_Task goal_
Continue the passage about the launch of Wits Women in Mining from where it stops.

Wits Women in Mining is now officially recognised by the School of Mining Engineering Society and aims to promote the participation of women in the industry.

The Wits School of Mining Engineering Society (SMES) launched its first women’s chapter, Wits Women in Mining, on Friday, August 23, to increase female representation in the industry. This comes as South Africa observes women’s month in August.

It is envisaged that this chapter will focus on the development of women in the School of Mining by hosting events such as seminars and workshops.

In spite of significant strides in the past four decades, according to vice-chairperson of Women in Mining South Africa, Petro du Pisani, women still only make up just 18% of the mining engineering industry.

A 2004 Canadian study found that women are discouraged from pursuing this career path because of a lack of role models, career progression, having to work harder for approval, harassment in the workplace and a lack of consideration for family responsibilities.

_Dataset section_
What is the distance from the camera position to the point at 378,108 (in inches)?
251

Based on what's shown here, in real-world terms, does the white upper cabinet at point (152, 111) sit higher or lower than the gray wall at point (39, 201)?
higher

_Written response_
Fifteen years later, these issues appear to persist in South Africa. Liz Diedericks, quality assurance manager with a local construction company, said, “It is a tough industry if you have a family” because the working day does not end when one leaves the office.

“We want to get to a point where it is just natural to have a 50/50 ratio in the industry. There is no job in the mining industry that women cannot do,” said du Pisani.

“We, as the [female mining engineers] of the future, must stand together and I believe that varsity is a great place to start,” said Nyange Pearl Kekana, a representative of the Wits Women in Mining committee.

Five of the six Wits Women in Mining committee members, from left to right, Nyange Pearl Kekana, Winny Sepholoane, Zinomtha Gqweta, Thandeka Shabangu and Anelisa Zimema. Photo: Stephanie Schaffrath.

“Women still do not see themselves as able to do the job,” said Diedericks.

The initiative also strives to educate the new generation of male mining engineers on how to support their female colleagues.

“We are working on hosting workshops with the male generation to do away with patriarchal stereotypes,” said SMES chairperson Lucas Zulu.

Zulu, who is in a final-year mining engineering student, added, “Fostering support for Women in Mining requires a collective effort from both women and men.”

The launch was hosted at the Wits Club, where around 120 people, including lecturers, sponsors and students, enjoyed dinner and listened to a variety of guest speakers discuss the potential of female mining engineers in the industry.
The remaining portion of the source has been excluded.